- **作業指示**
燻製ロースターの試用記事を、最後の文のあとから書き継ぐこと。

:: 文書抜粋 ::

パナソニックの「けむらん亭 NF-RT1000」。実売価格は2万5000円前後

扉を引き出すと、受け皿と焼き網、その上にくんせい容器とくんせい網が出てくる

くんせい容器にスモークチップを入れる。約5mmの大きさが推奨されており、砂糖などはこびりつくので入れない

大さじ3杯前後のチップを入れたら、くんせい網をセットする

網の上に食材を置く。最初は「紅鮭の塩焼」でチャレンジ

アルミホイルでフタをする

本体に、燻製時間の目安が記載されているので参考にしよう

「くんせい」ボタンを押してから、三角ボタンで時間を入力し、「スタート」を押す

指定時間が経過すると音がなり、終了する。すぐにアルミホイルを外そう

チーズは失敗、焼き魚は大成功

 次はチーズにチャレンジ。プロセスチーズの目安は12~17分とあるので、15分にセット。結果はデロデロに溶けた溶岩のようになってしまった。これは連続で調理したため、庫内の温度が上がりすぎたのかもしれない。次は、12分でチャレンジ。またもでろでろ。ちょっと時間を置こうということで、ロースターは電源を切って冷やし、チーズは冷凍庫へ。2時間ほど経ってから、再度チャレンジ。今度は短めで9分にした。3度目も溶けてはしまったのだが、まだ原型は残している。しかし、燻製時間が短いので色がそれほど変わっていない。どうしてもパナソニックのウェブサイトにあるようなチーズができなかった。「まろやか6Pチーズ」が溶けやすいのかもしれない。そこで、「明治北海道十勝スマートチーズ」を買ってきて再チャレンジ。第4回目は、目安通りの最低12分。もう、扉を開いた時にぐつぐつ音が聞こえたので期待はしなかったが、溶けていた。ここでギブアップ。

 チキンラーメンは20分ほど燻製しようと思ったら、途中ちょっと焦げ臭い。あれ? と思って開いてみたら、黒焦げになっていた。やり過ぎたようだ。12分で再チャレンジしたらきちんと仕上がった。これを受けてポテトチップスは短めで燻したところ、いい感じに。

 最後に、ロースト機能を試してみることに。鯵の干物を焼き網に乗せて焼いてみた。こちらは「くんせい」ボタンではなく、「オートメニュー」の「干物」を押すだけ。

:::
:: 提供資料 ::

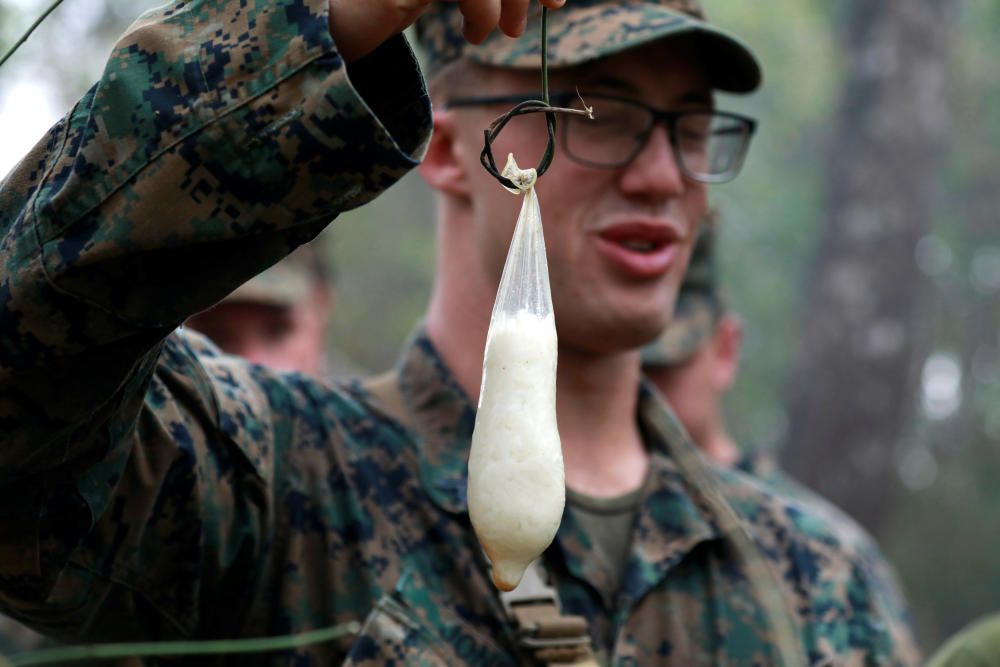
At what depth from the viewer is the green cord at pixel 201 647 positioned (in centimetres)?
222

:::

- **回答**
「まろやか6Pチーズ」を3ピース投入

第1回目は15分、溶けて固まる

第2回目は12分、溶ける

第3回目は庫内を冷ましたうえ、9分。溶けたが原型が残る

別のチーズでチャレンジ

チキンラーメンはやりすぎて焦げた

チキンラーメン再チャレンジ。12分で仕上げた状態

魚を焼く時は、焼き網に直接載せる

実食! 店で食べた上品な燻製の味がする

 紅鮭を食べて、「あ」と声が出た。しっかり燻製されているのに、焦げ臭くない。店で食べる燻製と言ったらこの味わいだよね、という味に仕上がっている。あまりスモークチップが燃えていなかったので、大丈夫かなと思っていたが、それでよかったのだ。おいしすぎて耐えられず、ご飯を用意して頂きました。

 さて、一番期待していたのに、経験不足からかうまく燻製できなかったチーズ。冷えて固まったので、アルミホイルから剥がして食べてみた。1回目の溶岩を切り離して食べたところ、絶品! 平べったく、水分も抜けているのだが、茶色い皮の歯ごたえがよく、燻製感が出ていておいしい。形さえ残っていれば、売れるレベル。2番目は燻製感が少なかった。3番目は色は薄いが、形も残っているし、いい感じ。ただ、茶色い皮がないので、やや物足りなかった。ポテトチップスもスモーキーでおいしい。4回目の「明治北海道十勝スマートチーズ」も引き剥がして食べたら絶品。笑ってしまうくらい、おいしい。もう形はこういうものだと考えればあり。

 最後に、燻製ではなく焼きで仕上げたアジの干物。とてもジューシーに仕上がっており、いつもよりもおいしくできた。ここからさらに燻製してもおいしくなりそうだ。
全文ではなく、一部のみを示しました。